Read about the latest research published in Psychological Science:
Brian Odegaard and Ladan Shams
Studies have found that there is quite a bit of variability in the way people integrate information from different sensory modalities; however, little is known about the mechanism responsible for this between-person variability. Participants completed a temporal-numerosity judgment task in which they had to count the number of beeps and the number of flashes that were presented and a spatial localization task in which they had to localize auditory, visual, or audiovisual stimuli. The researchers found that while binding tendency was stable within task from one time point to another, binding tendencies did not generalize across tasks. These results suggest that multisensory integration is dependent on local mechanisms rather than on a global mechanism that would generalize across tasks.
Nina S. Hsu and Jared M. Novick
People sometimes interpret heard speech incorrectly but are able to quickly resolve the error. To test the hypotheses that cognitive control may play a role in these corrections, the researchers manipulated participants’ cognitive control by interleaving a Stroop task with a language-comprehension task. In the task, congruent (color and word matched) or incongruent (color and word did not match) Stroop trials preceded ambiguous or nonambiguous sentences. Participants made fewer comprehension errors, dwelled less on incorrect interpretations, and recovered faster from incorrect interpretations when cognitive control was engaged. The researchers conclude that cognitive control helps people reinterpret sentences, avoiding interpretation failures.

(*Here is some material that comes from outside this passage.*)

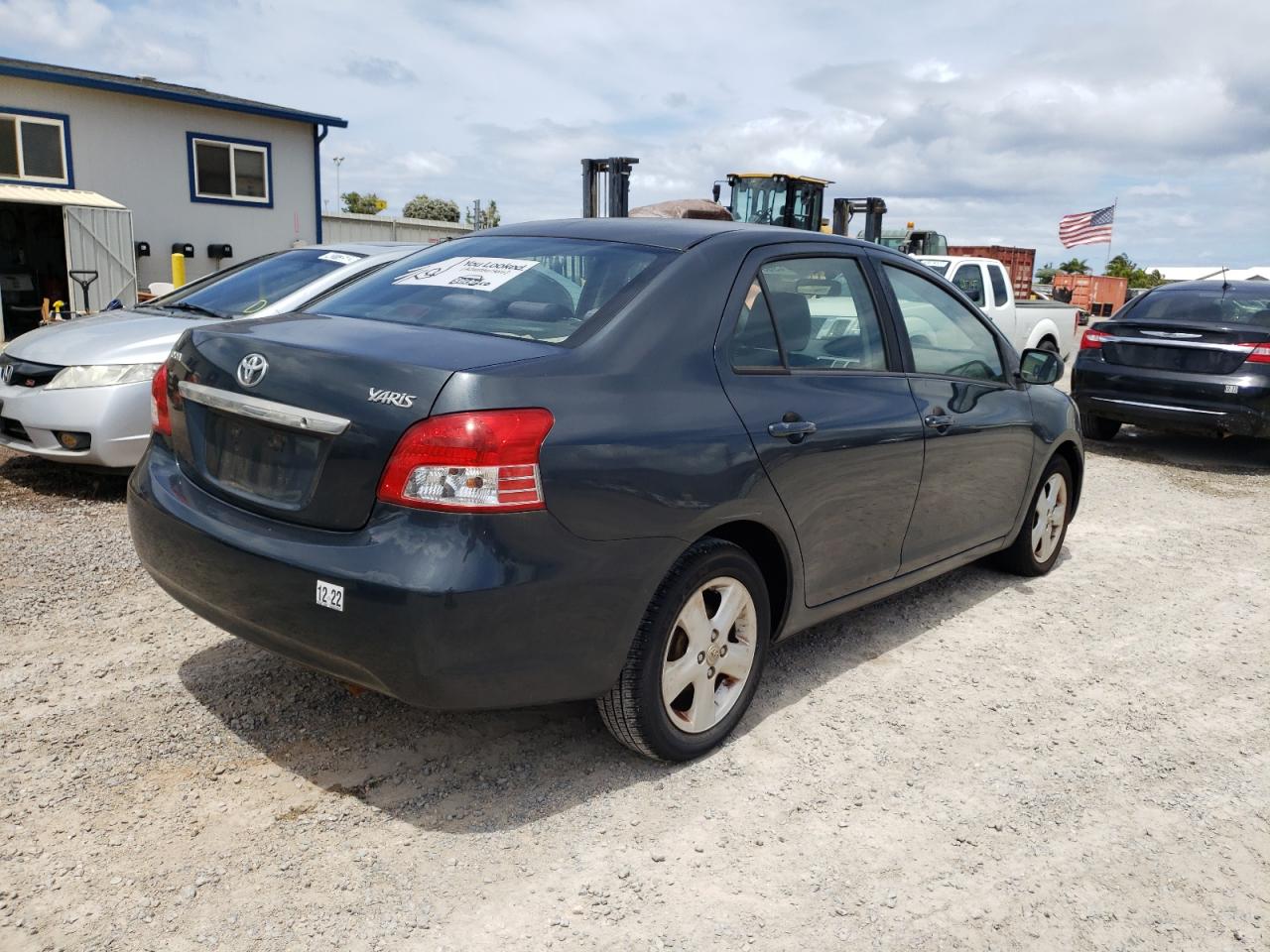 Photo 4 from auction – 2008 TOYOTA YARIS with VIN JTDBT923181265172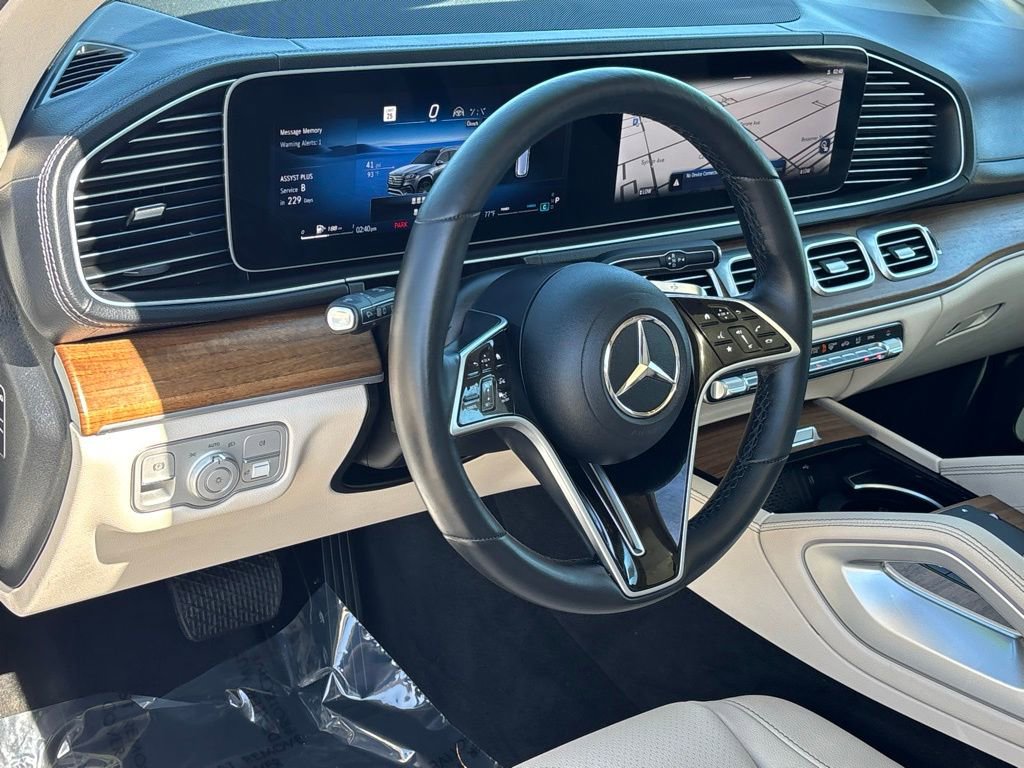 Used 2025 Mercedes-Benz GLS 450 4MATIC image 10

Viola S. Störmer and George A. Alvarez
Can attention alter the perceived attractiveness of a face? In a series of studies, participants were shown two faces in gray scale: one that moved upward and one that moved downward. In some studies, participants were told to judge the vertical position of the face they found most attractive; in other studies, they were told to judge the vertical position of the face with the most contrast around the eye. A cue was presented on one side of the screen before participants saw the faces. The purpose of this cue was to draw participant’s attention to a specific face, but the participants themselves were told that the cue was task irrelevant. Attended faces were judged as more attractive than unattended faces, and faces with greater contrast around the eyes were judged as more attractive than faces with lower contrast. The researchers hypothesize that attention to a face increases the appearance of contrast around the eyes, leading people to judge those faces as more attractive.